5 Essential Tips For Better Mixing
Last Edited: Dec 8, 2023
Learning the craft of mixing is a challenging and dilatory process. The following tutorial will highlight five common mistakes that should be avoided during mixing.
1. Your Primary Task Is to Focus
Mixing requires dedication and time. As hours of working pass by, you will feel more and more attached to the sound of the track up to the point where everything sounds pleasing to your ears. The mix will sound pretty good, given enough time, and even worse. Many external factors are pulling your attention away from the task that you are to complete. The solution for this issue could be to stop checking your Facebook and other social media accounts. Put your phone on silent and take every second to listen and focus on the sounds you hear on the track.
2. Solo Button - Use It Less
The solo button is a crucial part of every mixing console of any DAW. To be clear, the task you want to achieve by mixing is to group all tracks and make them sound good together instead of just perfecting the sound of one channel. The solo button makes this task hard. Since you engage it, your focus shifts to just that particular channel rather than the bigger picture. Try to avoid the olo button and use it only when necessary. Doing so will make it much easier to cut or boost specific frequencies of individual tracks when hearing them in the whole mix.
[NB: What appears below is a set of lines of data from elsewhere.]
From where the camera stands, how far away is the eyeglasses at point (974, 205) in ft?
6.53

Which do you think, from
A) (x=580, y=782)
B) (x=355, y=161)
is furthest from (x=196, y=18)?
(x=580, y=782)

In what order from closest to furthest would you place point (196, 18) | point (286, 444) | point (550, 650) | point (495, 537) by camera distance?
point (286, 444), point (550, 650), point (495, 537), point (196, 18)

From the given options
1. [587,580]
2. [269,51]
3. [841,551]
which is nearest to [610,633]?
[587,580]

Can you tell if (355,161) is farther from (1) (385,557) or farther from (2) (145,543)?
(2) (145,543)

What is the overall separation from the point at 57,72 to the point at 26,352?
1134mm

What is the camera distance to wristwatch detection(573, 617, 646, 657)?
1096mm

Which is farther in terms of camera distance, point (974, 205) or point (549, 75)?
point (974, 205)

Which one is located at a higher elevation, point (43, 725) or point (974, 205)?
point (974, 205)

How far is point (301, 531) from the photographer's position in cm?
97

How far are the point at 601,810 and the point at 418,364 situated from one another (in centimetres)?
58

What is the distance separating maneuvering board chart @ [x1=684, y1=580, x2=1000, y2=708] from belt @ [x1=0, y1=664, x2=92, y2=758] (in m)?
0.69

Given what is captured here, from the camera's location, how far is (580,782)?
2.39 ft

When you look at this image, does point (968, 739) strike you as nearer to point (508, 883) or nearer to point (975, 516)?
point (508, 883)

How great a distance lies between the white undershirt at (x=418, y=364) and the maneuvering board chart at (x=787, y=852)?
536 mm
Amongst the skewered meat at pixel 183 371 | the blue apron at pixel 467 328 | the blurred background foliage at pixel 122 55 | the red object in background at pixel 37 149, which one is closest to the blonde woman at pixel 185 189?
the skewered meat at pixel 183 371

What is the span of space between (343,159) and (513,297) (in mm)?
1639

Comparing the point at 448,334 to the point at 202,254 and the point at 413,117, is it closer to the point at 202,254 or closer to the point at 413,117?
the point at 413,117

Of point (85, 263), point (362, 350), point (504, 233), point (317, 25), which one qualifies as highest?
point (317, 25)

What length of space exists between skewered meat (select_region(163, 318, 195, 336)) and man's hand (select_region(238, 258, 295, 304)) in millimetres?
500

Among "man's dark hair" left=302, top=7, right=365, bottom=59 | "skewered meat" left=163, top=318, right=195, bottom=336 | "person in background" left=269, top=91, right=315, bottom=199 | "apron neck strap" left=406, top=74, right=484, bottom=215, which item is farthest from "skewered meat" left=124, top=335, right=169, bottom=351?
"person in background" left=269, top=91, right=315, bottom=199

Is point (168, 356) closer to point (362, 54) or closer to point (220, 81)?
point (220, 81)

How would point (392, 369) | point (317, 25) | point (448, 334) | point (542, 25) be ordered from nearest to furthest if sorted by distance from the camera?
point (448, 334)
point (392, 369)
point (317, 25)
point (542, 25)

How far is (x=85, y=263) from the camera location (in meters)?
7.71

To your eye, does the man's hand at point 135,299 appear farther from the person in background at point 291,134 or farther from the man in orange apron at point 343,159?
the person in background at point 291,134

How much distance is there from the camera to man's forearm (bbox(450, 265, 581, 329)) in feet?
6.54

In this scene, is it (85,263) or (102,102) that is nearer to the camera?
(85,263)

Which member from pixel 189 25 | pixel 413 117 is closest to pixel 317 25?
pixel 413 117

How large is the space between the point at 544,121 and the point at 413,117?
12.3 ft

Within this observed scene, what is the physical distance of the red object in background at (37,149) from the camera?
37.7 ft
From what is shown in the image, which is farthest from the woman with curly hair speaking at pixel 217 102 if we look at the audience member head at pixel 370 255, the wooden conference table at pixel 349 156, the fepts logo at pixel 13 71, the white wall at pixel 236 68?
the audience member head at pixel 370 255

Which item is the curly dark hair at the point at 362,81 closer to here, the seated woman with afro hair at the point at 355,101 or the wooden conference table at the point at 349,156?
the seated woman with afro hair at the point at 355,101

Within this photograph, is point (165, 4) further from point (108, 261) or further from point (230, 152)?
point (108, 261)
3. Keep Your Monitoring Level at Low
At high gain levels, your ears quickly become saturated. The higher the volume, the more the speakers saturate and compress the sound. You probably noticed that everything tends to sound good at high volume, which can easily trick you. Instead of mixing at a higher volume, try to do it at a low or a moderate volume. As a result of doing this, you will be able to spend more time on the mix, and it will be much easier to perfect the sound.
4. Knowing When to Stop
At the beginning of the mixing process, progress is relatively fast. Then, it becomes somewhat slower, and in the end, you hit the point when the mix stops sounding any better. You probably found yourself in this situation more than once before. Of course, you can continue to mix beyond this point, but it will be much more beneficial if you take a longer break or leave it overnight. Tomorrow, with rested ears, you will probably hear something you did not hear during the mixing session from the previous day.
5. Rules Are Meant to Be Broken
People are often convinced that the approach that worked well in the previous song will work the same on any other track. There are no rules in the mixing process, and in most cases, this won't work as expected. Applying the advice from top-notch mixing engineers you've heard from online tutorials can be helpful, but try to restrain yourself from taking everything they say for granted. Experiment with different plugins and side-chains, and let yourself be creative.